*Task brief*
Begin at the line that contains "How far apart are" and repeat every line from there to the end of the records below, inclusive, without adding any other line.

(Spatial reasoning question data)
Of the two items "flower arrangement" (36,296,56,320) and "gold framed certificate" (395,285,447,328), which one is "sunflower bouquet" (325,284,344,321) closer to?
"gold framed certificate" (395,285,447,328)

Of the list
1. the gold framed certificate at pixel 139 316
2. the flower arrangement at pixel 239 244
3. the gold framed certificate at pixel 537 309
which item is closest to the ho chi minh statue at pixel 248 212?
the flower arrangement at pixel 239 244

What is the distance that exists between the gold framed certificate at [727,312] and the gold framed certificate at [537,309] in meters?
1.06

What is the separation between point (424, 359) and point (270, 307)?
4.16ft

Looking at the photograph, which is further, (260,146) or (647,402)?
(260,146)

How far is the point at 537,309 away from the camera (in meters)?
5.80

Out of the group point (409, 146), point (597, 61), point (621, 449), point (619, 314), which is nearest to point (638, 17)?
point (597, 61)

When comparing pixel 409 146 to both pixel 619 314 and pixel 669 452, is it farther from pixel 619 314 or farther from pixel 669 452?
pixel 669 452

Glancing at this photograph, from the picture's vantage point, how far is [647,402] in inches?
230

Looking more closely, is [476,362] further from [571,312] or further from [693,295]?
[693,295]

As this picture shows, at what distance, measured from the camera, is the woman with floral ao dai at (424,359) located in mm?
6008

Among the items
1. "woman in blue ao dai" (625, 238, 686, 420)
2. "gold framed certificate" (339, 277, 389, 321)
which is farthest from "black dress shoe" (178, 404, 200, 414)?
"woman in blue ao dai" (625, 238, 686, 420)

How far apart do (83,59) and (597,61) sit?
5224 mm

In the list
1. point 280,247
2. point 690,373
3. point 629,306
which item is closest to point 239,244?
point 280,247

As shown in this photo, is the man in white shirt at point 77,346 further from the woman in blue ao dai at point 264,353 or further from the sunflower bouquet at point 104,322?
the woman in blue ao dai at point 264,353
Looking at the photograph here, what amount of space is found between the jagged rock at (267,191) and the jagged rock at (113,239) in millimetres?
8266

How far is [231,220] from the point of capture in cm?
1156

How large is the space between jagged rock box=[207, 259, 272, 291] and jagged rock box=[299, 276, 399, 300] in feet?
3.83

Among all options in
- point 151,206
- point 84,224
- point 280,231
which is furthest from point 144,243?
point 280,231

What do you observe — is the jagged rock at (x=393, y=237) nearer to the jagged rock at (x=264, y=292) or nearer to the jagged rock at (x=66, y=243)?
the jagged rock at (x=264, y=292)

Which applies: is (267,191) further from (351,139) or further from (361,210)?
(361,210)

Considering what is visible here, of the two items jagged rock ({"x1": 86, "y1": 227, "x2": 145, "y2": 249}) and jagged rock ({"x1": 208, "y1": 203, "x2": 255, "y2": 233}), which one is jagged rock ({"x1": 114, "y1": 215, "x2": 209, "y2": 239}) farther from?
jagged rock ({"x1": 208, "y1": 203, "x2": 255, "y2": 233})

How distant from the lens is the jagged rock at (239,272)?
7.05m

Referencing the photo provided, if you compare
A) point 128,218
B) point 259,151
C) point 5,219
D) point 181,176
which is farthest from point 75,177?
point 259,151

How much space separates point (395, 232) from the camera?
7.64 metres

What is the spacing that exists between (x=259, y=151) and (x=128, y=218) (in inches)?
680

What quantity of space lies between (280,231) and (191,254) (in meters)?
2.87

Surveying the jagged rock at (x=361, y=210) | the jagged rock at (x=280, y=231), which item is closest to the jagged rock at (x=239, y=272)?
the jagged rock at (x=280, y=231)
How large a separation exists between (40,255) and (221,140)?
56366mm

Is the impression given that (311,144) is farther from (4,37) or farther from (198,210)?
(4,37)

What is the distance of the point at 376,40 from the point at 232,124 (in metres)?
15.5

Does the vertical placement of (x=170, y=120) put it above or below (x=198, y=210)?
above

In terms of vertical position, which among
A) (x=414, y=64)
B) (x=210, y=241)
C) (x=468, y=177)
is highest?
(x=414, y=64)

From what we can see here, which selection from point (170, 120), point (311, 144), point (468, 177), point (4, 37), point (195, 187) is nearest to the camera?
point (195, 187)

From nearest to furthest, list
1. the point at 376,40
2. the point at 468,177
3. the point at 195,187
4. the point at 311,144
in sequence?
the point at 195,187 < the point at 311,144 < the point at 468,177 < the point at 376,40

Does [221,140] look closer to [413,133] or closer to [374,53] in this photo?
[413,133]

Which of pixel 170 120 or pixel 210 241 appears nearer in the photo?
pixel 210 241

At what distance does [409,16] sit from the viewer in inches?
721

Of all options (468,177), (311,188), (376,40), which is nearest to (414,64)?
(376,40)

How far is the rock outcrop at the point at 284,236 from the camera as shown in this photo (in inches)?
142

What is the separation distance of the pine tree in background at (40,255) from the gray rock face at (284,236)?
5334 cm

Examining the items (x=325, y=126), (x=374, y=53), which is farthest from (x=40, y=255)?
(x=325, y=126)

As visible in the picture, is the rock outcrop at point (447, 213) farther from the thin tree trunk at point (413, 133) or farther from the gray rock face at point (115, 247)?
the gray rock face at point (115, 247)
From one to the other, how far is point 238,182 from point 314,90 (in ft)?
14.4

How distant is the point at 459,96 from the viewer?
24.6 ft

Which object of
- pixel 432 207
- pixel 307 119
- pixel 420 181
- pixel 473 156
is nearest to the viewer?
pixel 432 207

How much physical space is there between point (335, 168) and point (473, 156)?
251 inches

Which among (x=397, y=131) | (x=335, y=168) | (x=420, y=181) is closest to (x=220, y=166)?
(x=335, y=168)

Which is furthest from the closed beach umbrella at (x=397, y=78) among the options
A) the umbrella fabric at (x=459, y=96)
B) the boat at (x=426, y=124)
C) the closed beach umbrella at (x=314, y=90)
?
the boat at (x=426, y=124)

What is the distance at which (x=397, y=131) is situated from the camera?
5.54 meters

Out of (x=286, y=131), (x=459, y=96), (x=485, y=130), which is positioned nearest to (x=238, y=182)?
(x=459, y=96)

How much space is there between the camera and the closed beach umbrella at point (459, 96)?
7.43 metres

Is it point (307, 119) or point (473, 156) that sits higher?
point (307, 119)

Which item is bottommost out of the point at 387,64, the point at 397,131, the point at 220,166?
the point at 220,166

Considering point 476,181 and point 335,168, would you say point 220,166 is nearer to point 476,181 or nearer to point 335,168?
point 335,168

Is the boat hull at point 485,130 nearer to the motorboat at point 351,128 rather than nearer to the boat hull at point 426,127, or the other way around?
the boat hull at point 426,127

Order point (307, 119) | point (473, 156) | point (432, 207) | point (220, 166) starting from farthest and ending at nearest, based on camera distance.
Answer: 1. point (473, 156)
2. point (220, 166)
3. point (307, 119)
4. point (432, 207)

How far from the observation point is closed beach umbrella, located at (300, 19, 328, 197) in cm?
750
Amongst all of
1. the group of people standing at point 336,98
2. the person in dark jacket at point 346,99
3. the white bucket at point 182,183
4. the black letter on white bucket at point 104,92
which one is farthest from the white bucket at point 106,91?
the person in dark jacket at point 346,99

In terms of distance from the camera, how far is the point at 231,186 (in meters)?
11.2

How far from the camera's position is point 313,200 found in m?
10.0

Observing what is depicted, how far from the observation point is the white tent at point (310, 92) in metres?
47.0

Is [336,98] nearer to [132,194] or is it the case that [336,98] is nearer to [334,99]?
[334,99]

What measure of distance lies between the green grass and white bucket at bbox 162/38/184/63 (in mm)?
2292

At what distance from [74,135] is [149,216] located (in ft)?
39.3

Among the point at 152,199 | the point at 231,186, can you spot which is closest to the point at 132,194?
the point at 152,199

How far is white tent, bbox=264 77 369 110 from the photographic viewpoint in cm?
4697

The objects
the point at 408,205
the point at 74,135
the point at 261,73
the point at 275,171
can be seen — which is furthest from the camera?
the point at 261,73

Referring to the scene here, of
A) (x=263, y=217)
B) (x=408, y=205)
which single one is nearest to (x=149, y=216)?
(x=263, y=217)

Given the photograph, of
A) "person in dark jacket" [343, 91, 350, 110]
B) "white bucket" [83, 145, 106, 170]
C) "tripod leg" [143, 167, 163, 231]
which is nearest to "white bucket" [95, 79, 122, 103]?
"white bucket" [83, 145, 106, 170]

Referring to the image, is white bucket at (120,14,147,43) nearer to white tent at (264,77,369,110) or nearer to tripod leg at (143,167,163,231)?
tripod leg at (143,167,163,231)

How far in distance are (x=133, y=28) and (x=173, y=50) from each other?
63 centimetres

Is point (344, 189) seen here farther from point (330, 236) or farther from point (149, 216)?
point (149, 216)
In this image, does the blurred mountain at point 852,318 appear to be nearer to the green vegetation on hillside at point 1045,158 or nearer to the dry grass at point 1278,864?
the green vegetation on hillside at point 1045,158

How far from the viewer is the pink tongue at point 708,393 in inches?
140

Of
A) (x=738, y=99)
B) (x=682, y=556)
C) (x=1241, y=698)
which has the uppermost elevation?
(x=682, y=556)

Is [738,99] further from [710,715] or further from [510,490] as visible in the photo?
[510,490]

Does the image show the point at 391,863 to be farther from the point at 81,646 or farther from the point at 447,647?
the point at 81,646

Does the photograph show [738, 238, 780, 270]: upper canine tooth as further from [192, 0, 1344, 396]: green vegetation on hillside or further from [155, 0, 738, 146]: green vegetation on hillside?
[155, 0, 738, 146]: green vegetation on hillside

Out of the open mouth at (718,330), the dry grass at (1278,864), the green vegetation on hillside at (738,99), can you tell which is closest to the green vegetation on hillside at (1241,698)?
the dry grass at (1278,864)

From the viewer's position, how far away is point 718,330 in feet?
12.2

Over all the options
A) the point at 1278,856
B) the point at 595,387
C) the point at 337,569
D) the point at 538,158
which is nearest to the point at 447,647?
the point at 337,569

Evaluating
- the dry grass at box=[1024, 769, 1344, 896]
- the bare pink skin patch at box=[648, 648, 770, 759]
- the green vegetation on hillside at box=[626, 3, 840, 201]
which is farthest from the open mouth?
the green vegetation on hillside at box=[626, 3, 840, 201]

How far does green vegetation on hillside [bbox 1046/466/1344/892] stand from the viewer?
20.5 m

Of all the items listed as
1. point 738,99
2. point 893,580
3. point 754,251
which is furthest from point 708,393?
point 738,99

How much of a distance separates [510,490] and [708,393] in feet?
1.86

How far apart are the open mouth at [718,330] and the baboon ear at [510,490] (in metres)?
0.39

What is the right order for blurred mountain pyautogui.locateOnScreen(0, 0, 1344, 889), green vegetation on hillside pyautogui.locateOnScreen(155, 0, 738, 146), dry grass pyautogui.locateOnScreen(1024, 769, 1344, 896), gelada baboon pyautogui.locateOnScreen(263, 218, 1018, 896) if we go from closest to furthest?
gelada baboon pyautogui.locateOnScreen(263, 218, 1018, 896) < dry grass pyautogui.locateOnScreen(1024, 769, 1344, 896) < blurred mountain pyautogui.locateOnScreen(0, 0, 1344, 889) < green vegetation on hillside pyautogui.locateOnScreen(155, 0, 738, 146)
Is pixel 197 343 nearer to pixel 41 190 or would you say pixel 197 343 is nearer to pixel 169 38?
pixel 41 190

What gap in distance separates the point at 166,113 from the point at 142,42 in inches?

*Result of the exercise*
How far apart are the open mouth at [718,330] and the baboon ear at [510,490] (in metres)?
0.39

What is the right order for blurred mountain pyautogui.locateOnScreen(0, 0, 1344, 889), green vegetation on hillside pyautogui.locateOnScreen(155, 0, 738, 146), dry grass pyautogui.locateOnScreen(1024, 769, 1344, 896), gelada baboon pyautogui.locateOnScreen(263, 218, 1018, 896) if we go from closest to furthest?
gelada baboon pyautogui.locateOnScreen(263, 218, 1018, 896) < dry grass pyautogui.locateOnScreen(1024, 769, 1344, 896) < blurred mountain pyautogui.locateOnScreen(0, 0, 1344, 889) < green vegetation on hillside pyautogui.locateOnScreen(155, 0, 738, 146)
Is pixel 197 343 nearer to pixel 41 190 or would you say pixel 197 343 is nearer to pixel 169 38?
pixel 41 190

What gap in distance separates the point at 166,113 from the point at 142,42 in inches?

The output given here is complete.